1. Introduction
Sometimes when we try to access a file, we may experience the message the file is busy. This means that the system is running a process that is using the file, keeping it open either for reading or writing. When this happens, sometimes we’ll want to discover the process that uses the file.
In this tutorial, we’ll look at how to find the process that is using a file.
2. Methods and Commands to Find the Process
There are a couple of commands which can help us to find processes that operate on files, so we’ll start there. These commands gather data from the Linux kernel because it is responsible for running the processes, file systems, among other things. Additionally, we’ll read the kernel tables directly to get the needed info.
2.1. The fuser Command
Let’s start with the fuser command that lists processes using files or sockets. It can also be used to kill a process. We can use it with the -v parameter to get a verbose output:
$ fuser -v text.txt
USER PID ACCESS COMMAND
/home/john/text.txt:
john 22829 f.... less
As we can see, in this case, the less process is accessing the file. *The fuser command returns the PID, the user who called the process, and the file states*.
Running the command with the -k option will kill the process that it finds. Let’s give it a try to kill the less process, with SIGKILL, using the PID 24815:
$ fuser -k text.txt
/home/john/text.txt: 24815
Let’s say the same file is being accessed by vi. When we run the same command, nothing will be returned because vi opens the file, reads its content to memory, and closes it. The kernel did its job already, so information on the file is not available.
However, we can try finding the process by analyzing and guessing the output of fuser -cv text.txt. The response is a list of all processes that are accessing files on the same file system. In this case, the last line of the output is the process we’re looking for. However, that may not always be the case.
$ fuser -cv text.txt
USER PID ACCESS COMMAND
/home/john/text.txt:
root kernel mount /home
...
john 24807 F.c.. vi
Running the command with the -k option may kill all processes that use the pointed file or directory, so use it with care.
2.2. The lsof Command
The lsof command can return a list of open files. To narrow down the results and keep the heading line, we’ll use it with the head and grep commands. Assuming vi is still running, let’s give it a try:
$ lsof | { head -1 ; grep text.txt ; }
COMMAND PID TID TASKCMD USER FD TYPE DEVICE SIZE/OFF NODE NAME
vi 24807 john 4u REG 8,3 12288 3147621 /home/john/.text.txt.swp
The lsof command returns the process name, the PID, and the user who is running the process. If the process has threads, we’ll see their identification number, TID, with the task command.

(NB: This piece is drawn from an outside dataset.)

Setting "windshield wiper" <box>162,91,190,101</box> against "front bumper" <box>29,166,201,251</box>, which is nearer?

The FD field can have three parts: file descriptor (4 in our case) is the first, a mode character is the second (u means the file is accessible for reading and writing), and a lock character is the third.
Let’s look at the output when the less command is accessing the file, instead of vi:
$ lsof | { head -1 ; grep text.txt ; }
COMMAND PID TID TASKCMD USER FD TYPE DEVICE SIZE/OFF NODE NAME
less 28423 john 4r REG 8,3 75 3146117 /home/john/text.txt
In this case, we see that the file is opened for reading, with FD = 4r.
Just as with fuser, however, if we’re using vi to edit the file, lsof won’t show it as in use.
The command has plenty of options. For instance, the -t gives only process identifiers without a header, making it helpful in writing scripts.
lsof is very similar to fuser, except it can’t kill the processes. However, because lsof also gives us the PID, we can join it with the kill command:
$ kill -TERM `lsof -t text.txt`
To discover PIDs of all processes using files in a directory and below, we can recursively scan it with +D.
Additionally, lsof is frequently used to find all files opened by a given (by PID) process:
$ lsof -p <PID>
2.3. Getting Information From the Kernel Directly
Another way of detecting the process of a file in use is by accessing the kernel directly. The kernel keeps the data under /proc. Information about a process is in the directory /proc/<pid_the_process>. It contains entries for everything opened by the process file, named by its file descriptor, which is linked to the actual file.
Therefore, we only need to use the ls command:
ls -l /proc/*/fd
Let’s improve these results with a script that only prints the PID:
#!/usr/bin/bash
for pid in /proc/{0..9}*; do
i=$(basename "$pid")
for file in "$pid"/fd/*; do
link=$(readlink -e "$file")
if [ "$link" ]; then
echo "PID $i: $link"
fi
done
done | grep $1
For each PID in dir /proc/pid, we’re digging into the directory and then to the subdirectory, fd. Then we read the links. If this link is a file, we print its name. Finally, grep the result with the given file name.
If we save this script as mylsof and permit it to execute (chmod u+x mylsof), we can use it to solve our problem:
$ ./mylsof text.txt
PID 30069: /home/john/text.txt
Getting information from the kernel always works, even on systems with BusyBox. It can help if neither lsof nor fuser is in the system.
3. Conclusion
In this article, we’ve looked at finding a process that is accessing a file. We started with the fuser command, and then we looked at using lsof. We also looked into the kernel to select needed data.